There is nothing here but a promise. Back in the day we called this "vaporware".
I don't think it's vaporware but the blog post with all these big claims like 1000 more powerful than BERT (based on our arbitrary cherry picked metric) makes one cringe.

Here's my guess: Some team under web search trained a large Transformer based model but with some adjustment here but now on a massive dataset from the crawled web pages using tons of TPUs. It made an incremental improvement to the search quality metrics and was shipped to production.

We sort of already know that these models scale in such a way that a model with 1000 times the parameters is, indeed, 1000 times more powerful. We haven't found a ceiling effect yet, so the onus is on the skeptics.
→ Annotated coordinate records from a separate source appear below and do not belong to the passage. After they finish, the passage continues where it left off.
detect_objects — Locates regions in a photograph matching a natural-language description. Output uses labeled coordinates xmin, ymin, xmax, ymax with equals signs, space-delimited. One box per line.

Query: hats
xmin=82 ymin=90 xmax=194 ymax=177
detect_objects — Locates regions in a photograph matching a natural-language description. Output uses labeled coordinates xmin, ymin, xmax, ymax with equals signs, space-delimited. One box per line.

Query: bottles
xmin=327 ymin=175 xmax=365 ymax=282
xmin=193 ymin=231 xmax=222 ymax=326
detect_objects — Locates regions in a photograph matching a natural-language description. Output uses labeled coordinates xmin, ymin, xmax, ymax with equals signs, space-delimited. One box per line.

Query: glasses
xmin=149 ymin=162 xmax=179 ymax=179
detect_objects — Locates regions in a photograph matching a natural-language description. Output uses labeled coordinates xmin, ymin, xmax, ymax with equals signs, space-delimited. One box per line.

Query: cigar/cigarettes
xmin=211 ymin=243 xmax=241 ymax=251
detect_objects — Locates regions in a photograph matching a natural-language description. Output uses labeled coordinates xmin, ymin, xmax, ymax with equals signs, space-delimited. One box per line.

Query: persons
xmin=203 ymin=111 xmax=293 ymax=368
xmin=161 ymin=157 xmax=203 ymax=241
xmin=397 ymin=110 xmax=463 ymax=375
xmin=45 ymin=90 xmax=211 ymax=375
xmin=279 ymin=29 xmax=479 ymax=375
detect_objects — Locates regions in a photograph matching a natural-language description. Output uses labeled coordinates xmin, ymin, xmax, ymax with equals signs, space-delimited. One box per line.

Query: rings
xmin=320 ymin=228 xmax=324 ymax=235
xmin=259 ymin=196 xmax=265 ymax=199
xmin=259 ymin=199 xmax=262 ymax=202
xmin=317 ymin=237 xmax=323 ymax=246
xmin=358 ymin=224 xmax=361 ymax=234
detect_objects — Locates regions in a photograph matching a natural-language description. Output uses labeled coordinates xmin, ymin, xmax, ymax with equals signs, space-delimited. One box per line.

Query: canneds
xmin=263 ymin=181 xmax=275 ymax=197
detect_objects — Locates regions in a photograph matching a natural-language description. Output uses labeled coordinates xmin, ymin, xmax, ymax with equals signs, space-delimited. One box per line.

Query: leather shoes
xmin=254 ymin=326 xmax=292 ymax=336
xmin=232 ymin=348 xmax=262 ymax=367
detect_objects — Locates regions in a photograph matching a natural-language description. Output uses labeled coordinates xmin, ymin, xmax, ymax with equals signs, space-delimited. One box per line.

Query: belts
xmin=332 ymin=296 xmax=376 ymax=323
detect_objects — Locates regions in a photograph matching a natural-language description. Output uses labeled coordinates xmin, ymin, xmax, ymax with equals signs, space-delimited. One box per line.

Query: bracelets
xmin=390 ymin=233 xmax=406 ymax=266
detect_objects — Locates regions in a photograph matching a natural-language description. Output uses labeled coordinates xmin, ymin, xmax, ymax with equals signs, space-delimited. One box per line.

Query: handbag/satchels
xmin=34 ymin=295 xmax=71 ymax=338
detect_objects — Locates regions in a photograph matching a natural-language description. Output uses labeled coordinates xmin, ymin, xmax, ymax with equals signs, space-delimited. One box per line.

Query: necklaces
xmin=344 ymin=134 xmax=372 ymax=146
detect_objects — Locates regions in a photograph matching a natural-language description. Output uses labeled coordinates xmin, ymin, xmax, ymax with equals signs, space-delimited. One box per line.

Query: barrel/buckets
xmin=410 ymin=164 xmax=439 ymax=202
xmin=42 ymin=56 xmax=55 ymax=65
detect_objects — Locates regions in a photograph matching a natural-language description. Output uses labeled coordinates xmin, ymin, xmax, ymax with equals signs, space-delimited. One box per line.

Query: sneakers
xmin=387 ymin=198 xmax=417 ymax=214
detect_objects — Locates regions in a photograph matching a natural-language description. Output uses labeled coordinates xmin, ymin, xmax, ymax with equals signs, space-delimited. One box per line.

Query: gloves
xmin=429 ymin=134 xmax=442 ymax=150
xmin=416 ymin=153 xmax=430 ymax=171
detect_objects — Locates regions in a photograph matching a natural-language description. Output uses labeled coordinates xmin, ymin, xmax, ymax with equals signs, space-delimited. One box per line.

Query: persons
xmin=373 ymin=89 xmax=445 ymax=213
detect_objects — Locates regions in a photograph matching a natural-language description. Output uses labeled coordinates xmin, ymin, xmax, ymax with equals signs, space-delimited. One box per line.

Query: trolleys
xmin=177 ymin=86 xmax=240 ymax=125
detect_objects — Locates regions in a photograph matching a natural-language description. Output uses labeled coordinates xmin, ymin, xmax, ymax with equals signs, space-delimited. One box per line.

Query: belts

These things scale.
According to the scaling laws it scales on a log scale.
It's Schrodinger's vaporware. We'll find out some years from now. In Perl 6's case, what, 12 years after the announcement?
Except this is Google not some startup.
Vaporware also happens with established companies.
Like IBM's Watson after Jeopardy.
What vaporware has come out of Google Brain? In fact, they've been publishing ground-breaking research after ground-breaking research that's completely changed the entire field in recent years.
After seeing Alpha* solve Go, Chess, and protein folding in the past ~3 years, I think it would be pretty silly for your prior to be discounting any Google AI project as vaporware.

Their models accomplish ridiculously powerful things. Tbh I think it's far _more_ likely the answer is "this is crazy powerful, but the engineers didn't feel like writing a blog post about it, and the marketing team hasn't figured out how to monetize it yet".

If there's anything SoTA AI researchers love and have experience doing it's writing blog posts and papers explaining how.

The lack of details makes me think they're either hiding a new technique they'd rather keep secret because it provides a competitive advantage, or that it's really only a marginal improvement over existing NLP models (or an ensemble of them with nearly no improvement on any given metric) and the 1000x improvement is on a metric that no actual ML scientist would respect.

I don't have the slightest bit of information about Google's AI team to know if those are the only two options and if so which is more likely.

It's not a secret at all. Transformer models scale. Big models are powerful. Everyone knows this. Google can afford to train very big models. It's not a new technique. I think the issue here is that people are uncomfortable with the idea of AI models displaying scale relativity.
Big model also means lots of data, including lots of unfiltered garbage used in training. Nobody can manually review so much data, all they can do is automated filtering at this scale. So this means the model has a large attack surface and it is going to be used to do something bad and shame itself when put together with critics determined to find those gaps.

We have seen in the last few months attacks on Google Translate, GPT-3 and other language models from the PC crowd, including the famous AI Ethics firings. It's just tricky to show it in this climate.

The PC crowd don't believe language is fair and concepts neutral, instead saying they are an expression of systems of power. So language models are a natural target for them because they could amplify biases against their identity groups.

I find this critique hasty especially because big language models are nascent technology. We shouldn't throw away the baby with the bath water!

The PC crowd is right. Language encodes our cultural beliefs, and many of them are pretty rotten. But how do you update a culture's shared set of beliefs? Banning words is a symbolic exercise. What we tend to do instead is that we tell stories and share perspectives. We learn to empathize.

Figuring out how to feed language models with diverse sources of information is a tough challenge, but not impossible. I share Gebru's concern about "stochastic parrots".

I think showing the model would immediately trigger the critics to nitpick it like the famous "He is a doctor. She is a nurse." case, so they just don't show it until they figure out a way to avoid that. Moreover, language models are easy to trick into politically incorrect conversations and porn. AI Dungeon's GPT-3 was writing lots of porn, for example.